Gabrielle visits two past lives, one in 1910, the Belle Epoch era in Paris, where she is a concert pianist married to a lovely man, who she feels is a bit dull. And another in Los Angeles in 2014, where she’s an aspiring model/actress earning a living as a house sitter, while she waits for her break. In both of her lifetimes she encounters a man named Louis Lewansky, played by George MacKay (1917). In each life, they are drawn to each other.
In the first lifetime, he is a refined handsome suitor who pursues her in spite of the fact that she’s married. In the second, Louis is an ‘incel,’ a character based on a real life person who committed a number of murders. Louis and Gabrielle also meet up in their present, 2044. In each lifetime, she is unaware of their past relationships. There is just a connection that draws her to them.
Bonnello cuts back and forth between the three timelines, and the three stories. He’s also given each a distinct visual style. The scenes in Paris in 1910, which are shot in 35mm, feels like a period drama. The Los Angeles sequences, are shot in a modern style, of course, and 2044, even more so.
The juxtaposition makes 2014 in particular feels slightly jarring. This seems to be by design, to create a slightly off-center feeling.
As well, in the more modern time periods. Bonnello has a slightly surreal feel, with smatterings of what seem like small nods to filmmakers David Lynch and David Cronenberg, who like to play in the space between sci-fi, surrealism and the philosophical.
That sense of surrealism isn’t dominant. It’s that there is just enough to keep us off guard, and remind us where we are in her psyche. But it is more pronounced as the film moves on, with characters and symbols repeating in the various time frames.

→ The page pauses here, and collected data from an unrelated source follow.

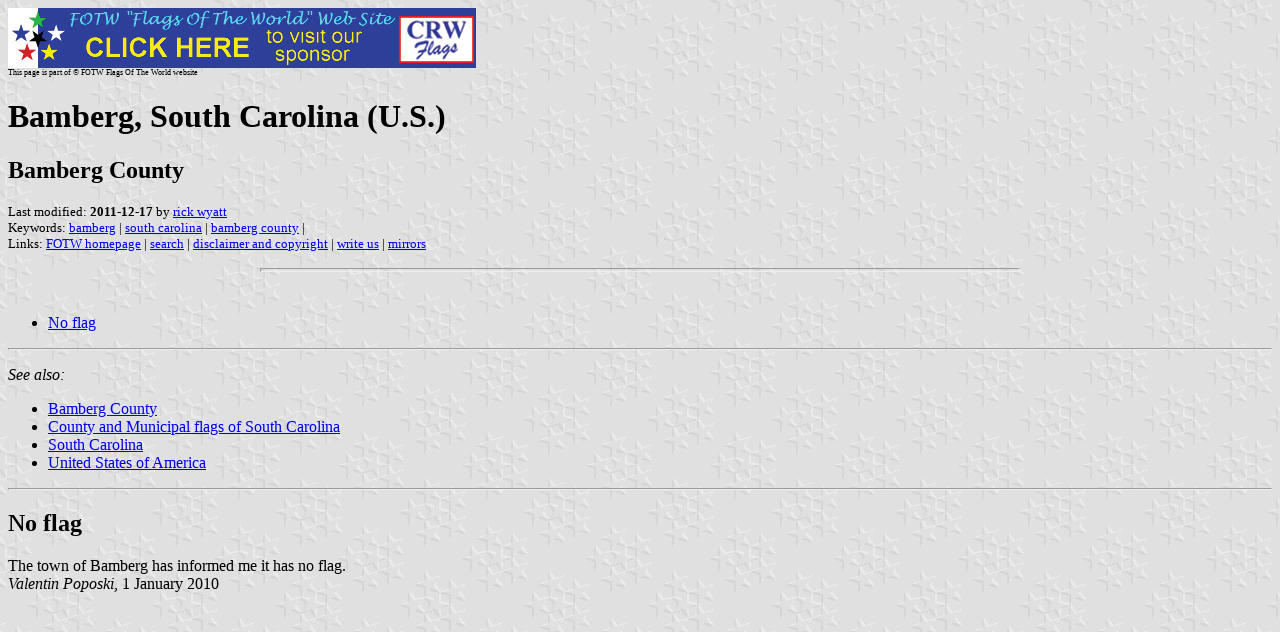

--- FILE ---
content_type: text/html
request_url: https://crwflags.com/FOTW/FLAGS/us-scbbg.html
body_size: 1448
content:
<HTML>
<HEAD>
<TITLE>Bamberg, South Carolina (U.S.)</TITLE>
<SUBTITLE Bamberg County>
<EDITOR rwy>
<ABSTRACT >
<KEYWORDS bamberg,south carolina,bamberg county,>
</HEAD>
<BODY background="../images/fotwbckg.gif">
<A HREF="host.html"><IMG SRC="../images/linea2.gif" BORDER=0 VALIGN=CENTER></A><BR>
<FONT SIZE=-2><SUP>This page is part of &copy; FOTW Flags Of The World website</SUP></FONT>
<H1>Bamberg, South Carolina (U.S.)</H1>
<H2>Bamberg County</H2>
<P><FONT SIZE=-1>Last modified: <B>2011-12-17</B> by <A HREF="mailto:rick@crwflags.com">rick wyatt</A>
<BR>
Keywords: <A HREF="keywordb.html#bamberg">bamberg</A> | <A HREF="keywords.html#south carolina">south carolina</A> | <A HREF="keywordb.html#bamberg county">bamberg county</A> | <BR>
Links: <A HREF="index.html">FOTW homepage</A> |
<A HREF="search.html">search</A> | 
<A HREF="disclaim.html">disclaimer and copyright</A> | 
<A HREF="mailme.html">write us</A> | 
<A HREF="mirror.html">mirrors</A>
</FONT><br><HR SIZE=4 ALIGN=CENTER WIDTH=60%><br>
<!--CUT ABOVE-->







<P>
<UL>
<LI> <A HREF="#des">No flag</A>
</UL>
</P>
<HR>

<P><I>See also:</I>
<UL>
<LI> <A HREF="us-sc-bb.html">Bamberg County</A>
<LI> <A HREF="us-scmun.html">County and Municipal flags of South Carolina</A>
<LI> <A HREF="us-sc.html">South Carolina</A>
<LI> <A HREF="us.html">United States of America</A>
</UL>
</P>
<HR>

<A NAME="des"></A>
<H2>No flag</H2>

<P>The town of Bamberg has informed me it has no flag.<BR>
<I>Valentin Poposki</I>, 1 January 2010
</P>

</body>
</HTML>

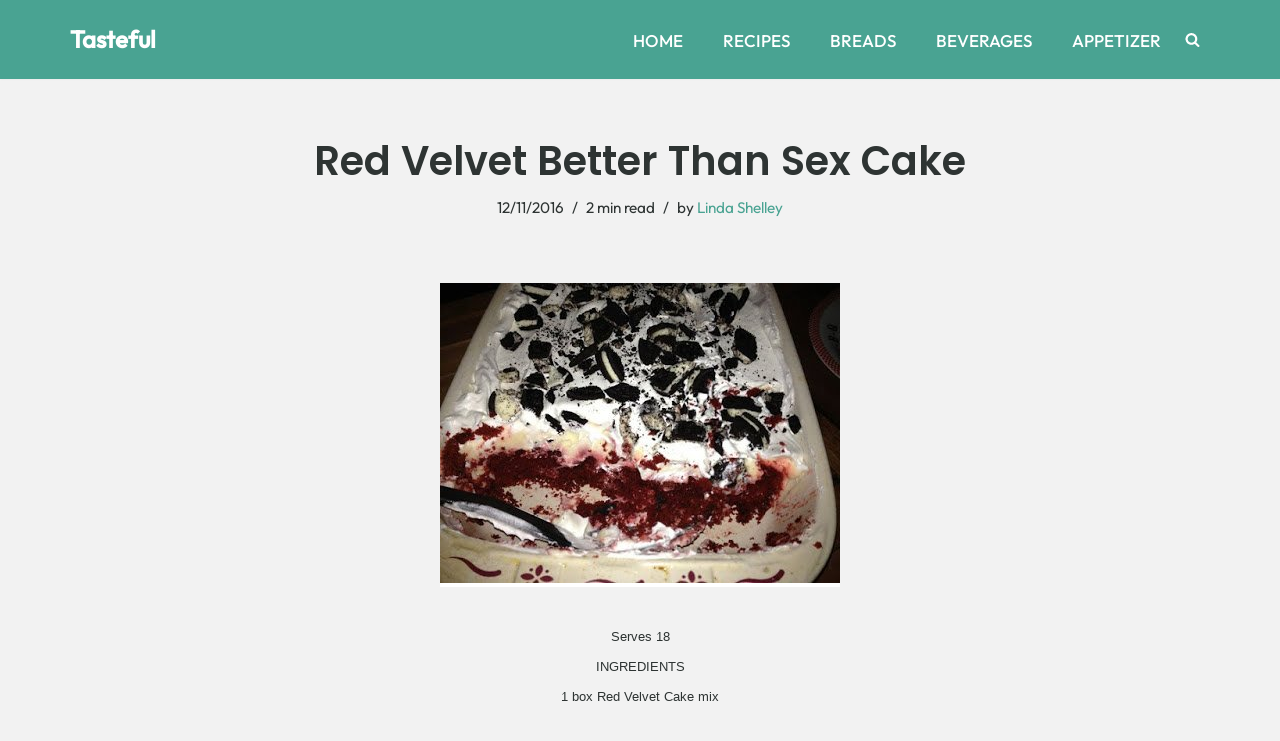

--- FILE ---
content_type: text/html; charset=utf-8
request_url: https://www.google.com/recaptcha/api2/aframe
body_size: 267
content:
<!DOCTYPE HTML><html><head><meta http-equiv="content-type" content="text/html; charset=UTF-8"></head><body><script nonce="-Lxk6Cn1mcir-oxPwUQFIA">/** Anti-fraud and anti-abuse applications only. See google.com/recaptcha */ try{var clients={'sodar':'https://pagead2.googlesyndication.com/pagead/sodar?'};window.addEventListener("message",function(a){try{if(a.source===window.parent){var b=JSON.parse(a.data);var c=clients[b['id']];if(c){var d=document.createElement('img');d.src=c+b['params']+'&rc='+(localStorage.getItem("rc::a")?sessionStorage.getItem("rc::b"):"");window.document.body.appendChild(d);sessionStorage.setItem("rc::e",parseInt(sessionStorage.getItem("rc::e")||0)+1);localStorage.setItem("rc::h",'1769771357433');}}}catch(b){}});window.parent.postMessage("_grecaptcha_ready", "*");}catch(b){}</script></body></html>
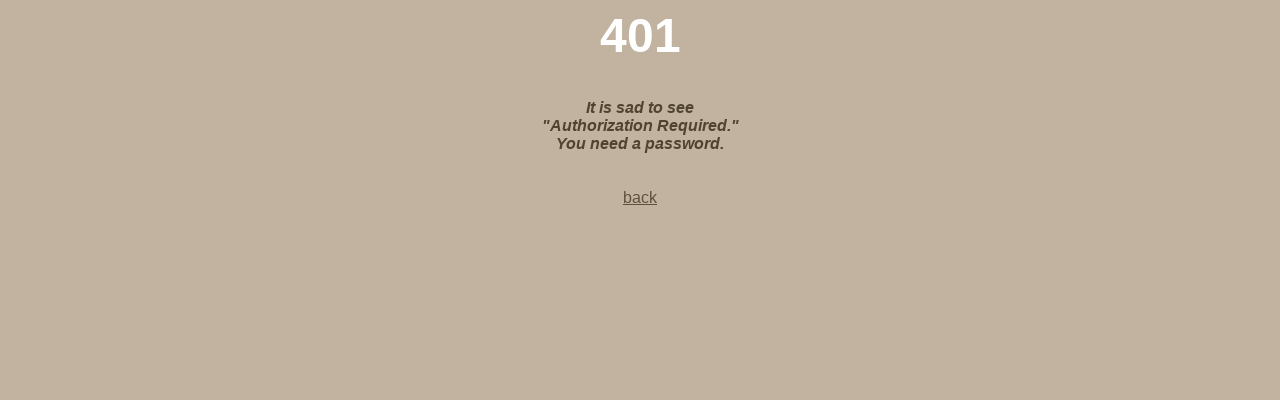

--- FILE ---
content_type: text/html
request_url: http://beecham.info/401.shtml
body_size: 387
content:
<html>
<head>
	<meta name="keywords" content="Keith Beecham beecham.info blog weblog pictures gallery">
	<title>beecham.info - Keith's waste of space</title>
</head>

<body text="#504330" bgcolor="#C1B39F" link="#5E503C" vlink="#5E503C" alink="#DED1BF">

<center><strong><font face="arial" color="#FFFFFF" size="+4">401</font></strong></center><br>
<br>
<font face="arial"><strong><center><I>
It is sad to see<br>
"Authorization Required."<br>
You need a password.
</I></center></strong></font><br>
<br>
<font face="arial"><center><A href="">back</A></center></font>
</body>
</html>







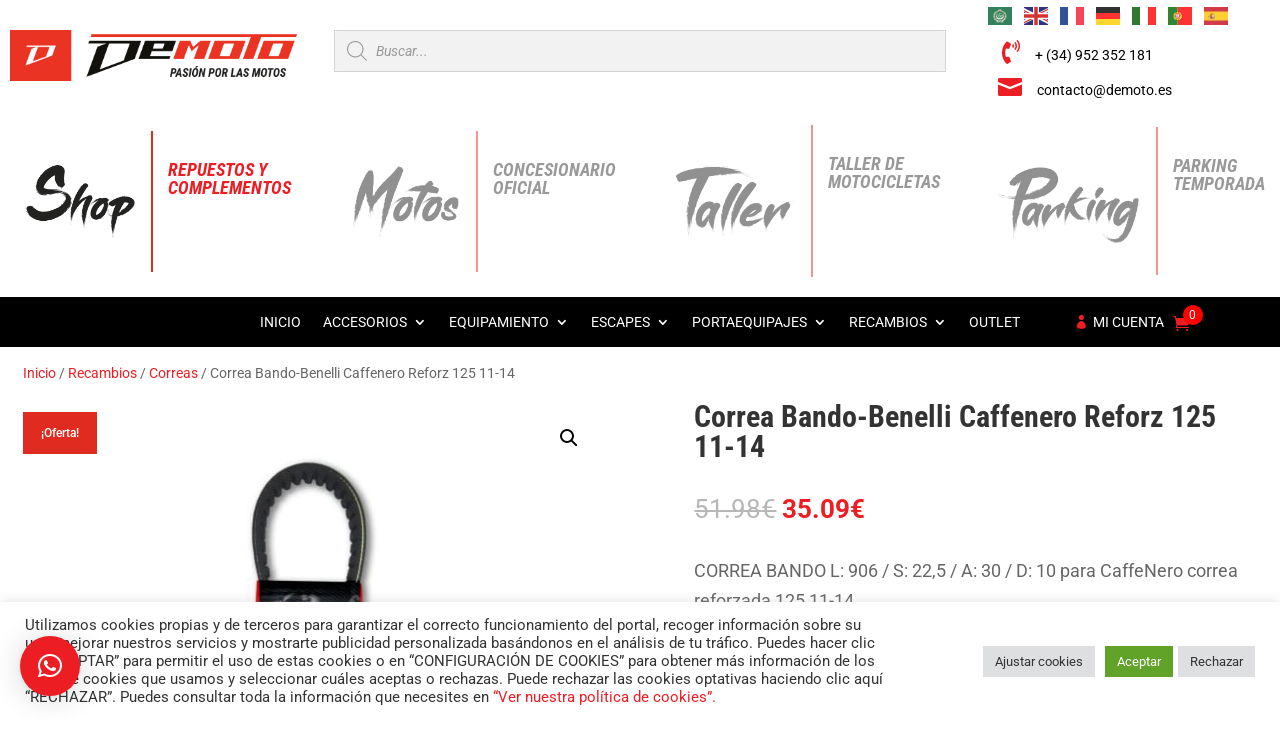

--- FILE ---
content_type: application/javascript
request_url: https://demoto.es/wp-content/themes/Demoto/js/menu-script.js
body_size: 678
content:
document.addEventListener("DOMContentLoaded", function() {
    // Evitar que se ejecute si la página tiene un elemento con el ID 'nomodmenu'
    if (document.getElementById('nomodmenu')) {
        console.log("Elemento con ID 'nomodmenu' encontrado, la función no se ejecuta.");
        return;
    }

    // Evitar que se ejecute en la página de inicio
    if (window.location.pathname === "/") {
        return;
    }

    // Array con los posibles IDs de los menús
    const menuIds = ['shop', 'motos', 'taller', 'parking', 'transporte'];

    // Buscar el div con la clase 'cerrar' y obtener su ID
    let activeMenuId = null;
    menuIds.forEach(menuId => {
        const menuElement = document.getElementById(menuId);
        if (menuElement && menuElement.classList.contains('cerrar')) {
            activeMenuId = menuId;
        }
    });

For instance, Gabrielle is always an artist, She consults a psychic (Marta Hoskins) in both 1910, introduced to her by Louis, and again in 2014, when she finds her in a pop up box on her computer, both times issuing the same caution, in the same words. Dolls are another repeating object that show up in all three timelines in different ways. In 2044, Guslagie Malanda (Saint Omer) is Poupée Kelly, a life sized very human like doll that is meant to support Gabrielle as she goes through the experience of her past lives.
What isn’t surreal are the emotions that the film evokes. Gabrielle has a sense of dread and anxiety through all her lifetimes. Something that isn’t always overt, but becomes more observable as the film goes on, and more palpable for the viewer. The film also has moments of sensuality and eroticism.
And he’s cast it beautifully, Seydoux is quietly compelling, and really holds the center of the film. There’s a lovely chemistry between her and Mackay.
The film is long, some might argue too long for where it’s going and what it’s saying. That’s not because it isn’t saying something deep and meaningful. Bonnello wants us to take our time. He’s given it a certain pace that weaves you in if you’re willing to go with it. And things to contemplate if you do.
The Beast. Directed by Bertrand Bonello, Starring Léa Seydoux, George MacKay, Guslagie Malanda. In theatres in Toronto and Vancouver on April 19.